AN: This is a random bit I wrote after a friend of mine asked me to give up the violin, saying that my desire to someday play The Devil's Trill was a damning dream. This is what I thought about after our conversation in which she still didn't understand my reasons for wanting to play it so badly, so I thought back to the song's lore and myth while trying to show what I felt. BTW I used Him and Her because saying Her and Her would get too confusing.
Disclaimer: I don't own The Devil's Trill, thought someday I pray to claim the song as one of my own.
He remembered hearing somewhere that in order to play the song you had to sell your soul to the devil and though he never asked he wondered if that was true. He often wondered if the fame and wealth that came with the talent to play the song had any equation to the fame and wealth the devil so often traded for souls in the old stories. But then his friend had never lost the shine in her eyes, had never struck out violently, and had never taken the wealth to be her own. Surely someone a pure as she still had her soul, how could she put it into her music if she did not? But still he cursed that damned song that everyone seemed to love.
The Devil's Trill
It broke his heart to watch his friend, a child of angels, play the song of the damned. He knew he wasn't the only one that dreaded the song either, he could see some people that came to hear her wince as he did, as though the beautiful music she played was twisting itself into something sick. It was bone chilling and what made it worse was that she played it with a small smile on her lips and her eyes almost peacefully closed.
She always saved it for last, the demon song, it was always the song that left people talking and sometimes it seemed that it was the only song they cared to hear. What a wonder it was to know that his dear one's famed song might have come at the cost of her soul, truly humans were creatures to be shamed for such sick pleasured.
Every time she played he wondered what she felt, sometimes her fingers bled and he knew she felt pain, others she laughed mid-song and he knew not what kind of laugh it truly was. He wanted to beg her to lay down her violin but knew that was akin to asking her to pull out her own heart and he couldn't do that because he knew she would. So he continued to ache as he listened to the damned notes she brought forth and feel pain for her.

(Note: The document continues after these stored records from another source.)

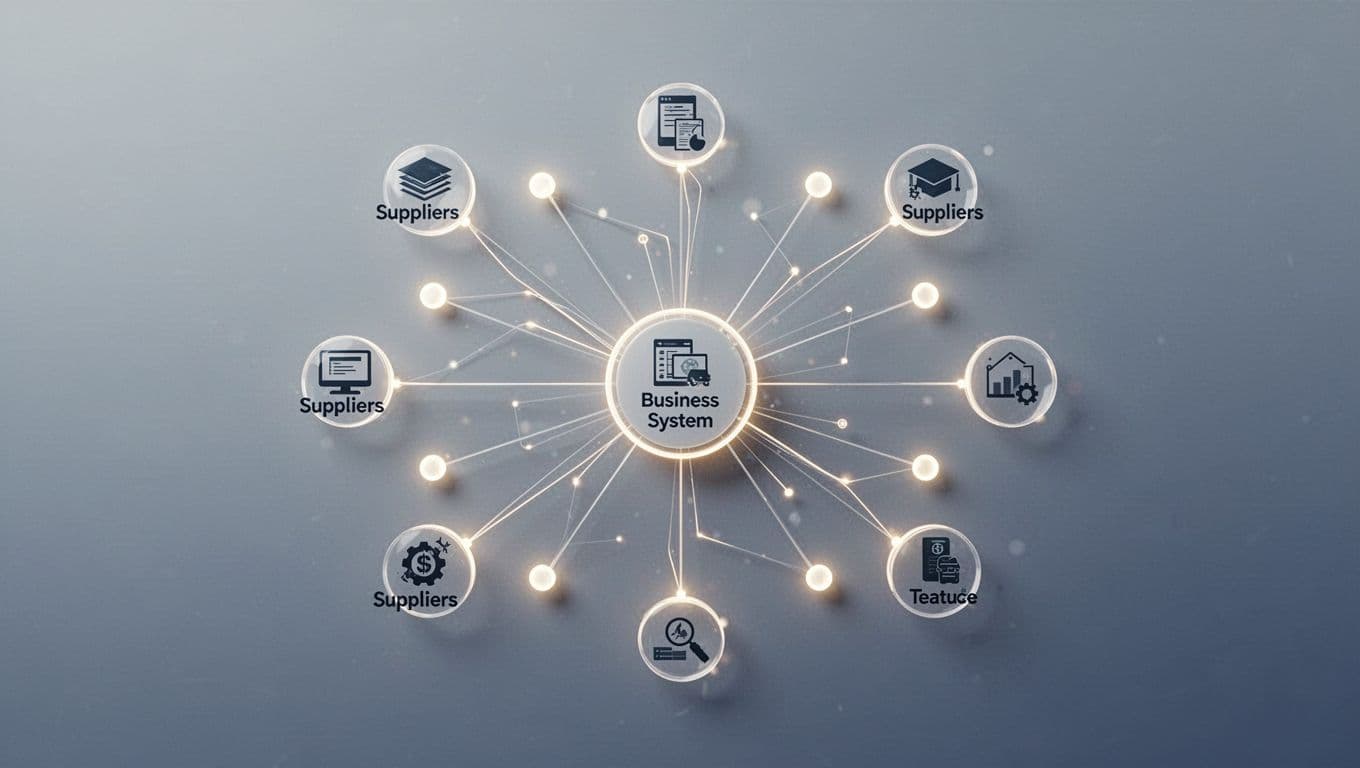A central hub connected by lines to surrounding digital nodes representing an integrated supply chain network.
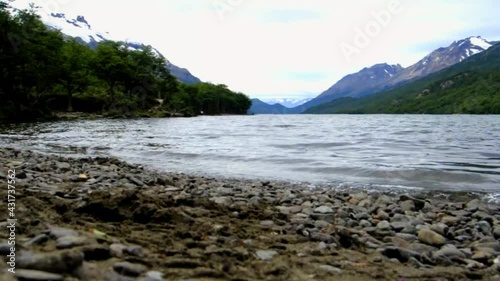 gentle lake waves in the mountains
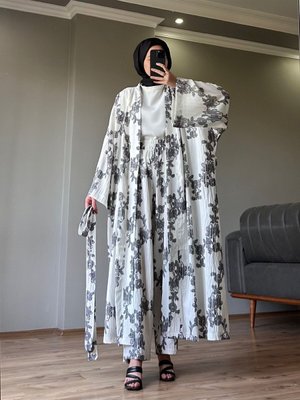 Siyah Desen Kemerli Kimono Takım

Once years ago when she had been trying to draw the song to her thin fingers he had asked her about love, wanting to know if her ambition had taken that from her as it had so many other things. She had told him that she loved, she loved truly and deeply but that she was never loved in return. She had spoken of three people she had loved, her mentor, her partner, and her friend, all of whom never loved her in as she did them and so she had turned to her music. Her music, she said, spoke of love to her for without her it could not thrive and sing, and without it she could not smile.

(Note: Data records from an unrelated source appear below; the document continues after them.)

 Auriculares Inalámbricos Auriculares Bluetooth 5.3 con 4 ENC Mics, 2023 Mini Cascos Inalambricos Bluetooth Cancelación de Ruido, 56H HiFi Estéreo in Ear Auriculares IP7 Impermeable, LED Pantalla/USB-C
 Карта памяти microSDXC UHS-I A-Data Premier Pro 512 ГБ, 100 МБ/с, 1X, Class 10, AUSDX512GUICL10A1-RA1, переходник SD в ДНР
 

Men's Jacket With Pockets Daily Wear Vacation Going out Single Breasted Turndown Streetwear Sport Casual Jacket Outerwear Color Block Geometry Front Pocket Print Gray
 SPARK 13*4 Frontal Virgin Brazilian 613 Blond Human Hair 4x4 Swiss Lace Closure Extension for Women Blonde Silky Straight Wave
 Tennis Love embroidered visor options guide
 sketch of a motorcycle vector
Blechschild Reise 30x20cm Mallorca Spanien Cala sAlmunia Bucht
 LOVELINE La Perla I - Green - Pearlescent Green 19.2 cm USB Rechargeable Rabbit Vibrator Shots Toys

So on she played, the damned song ringing through the strings, the crowd captured in awe, and him wanting so desperately to know why. It would all turn on her eventually, he'd warned, it was only so great for so long then she would fall, so fast and hard no one would know to save her. He would watch her do it too, shouting his warnings and begging for her to come down before her wings gave out, yet knowing she would not. They both knew, she would fall and break while he watched, and yet, she played on.
I will fall, just as Icarus fell into the ocean with no hope of being saved so I shall fall with no hope of being seen, and yet before I fall I too shall touch the sun.